Tra le sue esperienze lavorative figurano aziende e professionisti del calibro di Arredi Gallina, Enzo Mosca, e Porte di Catania, centro commerciale per conto del quale ha progettato ed effettuato il restyling dell’Area Food.

Marzia Bonanno

Laureata in Scienze della comunicazione, appassionata di teatro e con esperienze lavorative alle spalle nel marketing territoriale.
Marzia Bonanno ha collaborato, fin da piccola, alla progettazione e realizzazione delle macchine infiorate. Marzia e la sua famiglia sono, infatti, parte integrante della grande storia de “Il Più Bel Carnevale di Sicilia”.
Le sue capacità artistiche e tecniche sono cresciute insieme al prestigio del cantiere di famiglia, l’Associazione Artistico-Culturale Bonanno, che in diverse edizioni del carnevale acese, si è aggiudicata il podio nel concorso Carri Infiorati.
La sua carriera è culminata nella nomina di vicepresidente della storica Associazione Bonanno, ruolo che ha ricoperto fino al 2017.

Salvatore Basile

Dal 2004 è uno specialista di attrezzature biomedicali, ma per anni è stato un affermato tecnico audio-video, responsabile della logistica e installatore di attrezzature congressuali.
Lavorando per uno dei protagonisti dell’industria degli eventi, Salvatore Basile ha viaggiato  in Italia e all’Estero per curare gli aspetti tecnici di grossi eventi; la sua professione lo ha portato a collaborare con Tele+(Sky), R.A.S. e Giffoni Film Festival.
Sempre attivo nel mondo dell’associazionismo, è presidente dell’associazione culturale Studio 36, e oggi offre le sue competenze tecniche e organizzative al servizio di una manifestazione complessa come il Carnevale di Acireale.

Massimo Bello

Si occupa fin dal 1986 di innovazione tecnologica e, dal 1998, delle applicazioni IT al settore del turismo.
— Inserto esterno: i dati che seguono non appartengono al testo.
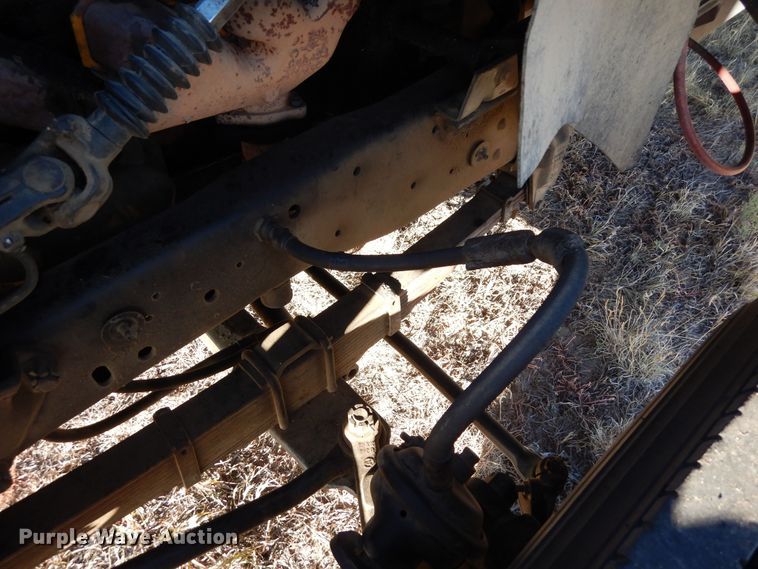 image for item DF8160 1979 Ford 7000  grain truck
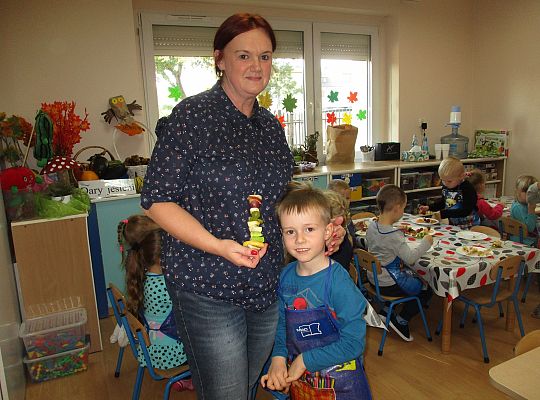 Szaszłyki owocowe to samo zdrowie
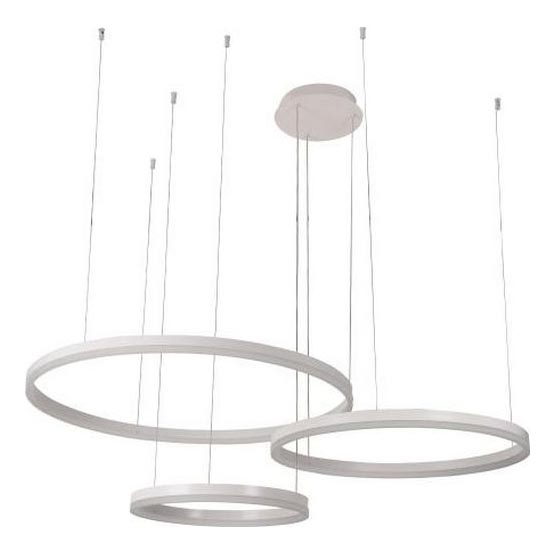 LED Reguliuojamas pakabinamas sietynas LED/125W/230V 3000-6500K + nuotolinio valdymo pultas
Per lui che è in grado di effettuare analisi precise sulla reputation online di ogni brand, i big data e i social media non hanno segreti. L’informatica e, più precisamente, la progettazione e lo sviluppo software di applicativi per il turismo – APP mobile, siti web e portali – sono il suo pane quotidiano; per la sua attività professionale  lavora a stretto contatto con gli operatori del turismo ed è, quindi, fine conoscitore delle dinamiche di tutta la filiera. Il Carnevale di Acireale, grazie a Massimo Bello, si avvale finalmente di un consulente specializzato in web marketing turistico.

Tiffany Greco

Laureata in Scienze Turistiche e in possesso di un Master in Gestione delle Imprese e delle Società, oltre alle certificazioni di Operatore del Turismo Enogastronomico e della Valorizzazione dei Prodotti Tipici e in Formazione imprenditoriale nel settore turistico.
Tiffany Greco è una professionista del turismo e del project event management.
Conosciuta ad Acireale per essere l’organizzatrice e ideatrice del sempre apprezzato evento musicale “Timpaviva”, è la fondatrice e la presidente dell’associazione Barock.
Il Carnevale di Acireale gode, adesso, delle sue competenze certificate nell’organizzazione e nella progettazione di eventi culturali.